Une fois de plus, les soignants deviennent les garants de l’ordre social relégués à un rôle de gardien, avec pour mission le contrôle des patients, par l’obligation de rendre compte du non respect du contrat de soins à notre hiérarchie administrative.
Cette loi renforce l’intolérance de la société vis-à-vis de la maladie mentale. Elle stigmatise le malade et l’enferme dans la durée sous l’étiquette irrationnelle de la dangerosité sans perspective d’évolution.
 
Dans notre quotidien professionnel.
Tout professionnel de la psychiatrie devient auxiliaire de police puisqu’il aura l’obligation d’informer le directeur de l’établissement de la moindre absence du patient à un rendez-vous.
Le directeur en référera au Préfet.
Il n’est pas question de s’interroger sur la raison de cette absence, maladie, dépression, fatigue, empêchement…
Un planning de « soin » comparable aux exigences posées aux détenus en probation ou en injonction de soin sera établi. Etonnants soins, puisque seule la garantie de présence est requise.
Si le patient présent se contente d’être assis dans le CMP, le patient peut-il être considéré comme ayant été pris en charge ?
De même le soin peut-il se réduire à une simple distribution de médicaments ?
Comment s’occuper les patients dans un planning obligatoire pré pensé ?
La mise en place de protocoles de soins définissant la périodicité, la fréquence, le lieu et le type de soins peut devenir une pièce à charge contre l’équipe soignante, voire un soignant.
Avec cette réforme, non seulement le gouvernement continue à ne pas assumer ses responsabilités en proposant les réponses adaptées aux difficultés de la psychiatrie. Mais dans le contexte de délabrement que traverse la psychiatrie propice aux dysfonctionnements, il engage la responsabilité individuelle (disciplinaire voire pénale) de chaque soignant contraint de garantir les procédures et protocoles de soins obligés.
Les files actives en constante augmentation, les fermetures de lits, sans moyens supplémentaires pour les soins et le suivi en ambulatoire, ont rendu le travail de secteur pratiquement impossible.
Notre travail a perdu beaucoup de sens, le travail sur le terrain du patient ne peut plus se faire et nous recréons l’exigence que celui-ci vienne sur le notre.

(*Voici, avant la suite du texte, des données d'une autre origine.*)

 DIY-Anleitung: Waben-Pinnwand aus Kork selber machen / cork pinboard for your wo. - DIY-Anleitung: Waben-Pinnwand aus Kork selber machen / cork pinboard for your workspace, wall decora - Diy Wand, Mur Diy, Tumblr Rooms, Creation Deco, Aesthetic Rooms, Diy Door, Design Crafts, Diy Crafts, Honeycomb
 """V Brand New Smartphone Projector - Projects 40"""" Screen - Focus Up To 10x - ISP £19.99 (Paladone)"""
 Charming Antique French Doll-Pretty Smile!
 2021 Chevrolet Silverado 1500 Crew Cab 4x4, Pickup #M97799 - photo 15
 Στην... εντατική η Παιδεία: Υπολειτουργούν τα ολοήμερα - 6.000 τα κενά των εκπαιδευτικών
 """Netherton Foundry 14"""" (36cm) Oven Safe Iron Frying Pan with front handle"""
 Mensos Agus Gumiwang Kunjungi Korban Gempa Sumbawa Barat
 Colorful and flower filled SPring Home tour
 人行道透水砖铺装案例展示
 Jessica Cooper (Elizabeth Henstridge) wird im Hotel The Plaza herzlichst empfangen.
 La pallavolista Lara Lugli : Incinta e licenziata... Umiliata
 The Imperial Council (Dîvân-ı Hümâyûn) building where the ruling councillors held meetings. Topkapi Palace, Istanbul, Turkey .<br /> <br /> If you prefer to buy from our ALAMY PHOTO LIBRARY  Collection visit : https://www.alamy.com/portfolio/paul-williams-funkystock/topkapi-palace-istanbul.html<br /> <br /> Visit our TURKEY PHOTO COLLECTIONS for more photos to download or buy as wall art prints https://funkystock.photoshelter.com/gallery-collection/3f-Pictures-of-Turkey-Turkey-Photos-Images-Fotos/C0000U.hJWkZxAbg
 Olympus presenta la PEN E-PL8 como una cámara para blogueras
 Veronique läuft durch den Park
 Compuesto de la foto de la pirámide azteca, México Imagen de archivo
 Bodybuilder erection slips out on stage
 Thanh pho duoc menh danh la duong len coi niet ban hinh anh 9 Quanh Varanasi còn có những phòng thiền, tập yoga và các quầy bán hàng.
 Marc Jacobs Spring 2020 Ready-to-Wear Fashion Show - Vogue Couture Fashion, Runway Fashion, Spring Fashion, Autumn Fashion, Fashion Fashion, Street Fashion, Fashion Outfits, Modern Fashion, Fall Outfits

Dans un contexte de démantèlement de la psychiatrie publique de secteur où le manque de personnel, la déqualification des postes, la précarisation des emplois, les formations inadaptées, les plans de retour à l’équilibre budgétaire, les restructurations des lieux de soin, la dégradation des conditions de travail, ont mis les professionnels en difficulté pour remplir l’ensemble de leurs missions, comment apporter une réponse de qualité aux besoins de la population ?
La précipitation avec laquelle le gouvernement s’empresse à légiférer en restant sourd à la contestation qui s’exprime depuis plusieurs mois dans toute la communauté psychiatrique, en dit long sur le peu de considération qu’il nous accorde.
Voilà plus de 20 ans que nous attendons une réforme de la loi de 1990.
 
Aujourd’hui, nous voulons plus !
 
La Fédération CGT Santé et action sociale exige donc :
– Le retrait du projet de loi relatif « Aux droits et à la protection des personnes faisant l’objet de soins psychiatriques et à leurs modalités de prise en charge », portant révision de la loi du 27 juin 1990.
– Un moratoire sur les restructurations en cours.
– Un réel état des lieux de la situation de la psychiatrie publique et du dispositif de sectorisation.
– Un vrai débat démocratique avec tous les acteurs du soin psychiatrique, les usagers, les citoyens et les élus, afin d’aboutir à une loi d’orientation et de programmation pour la psychiatrie publique.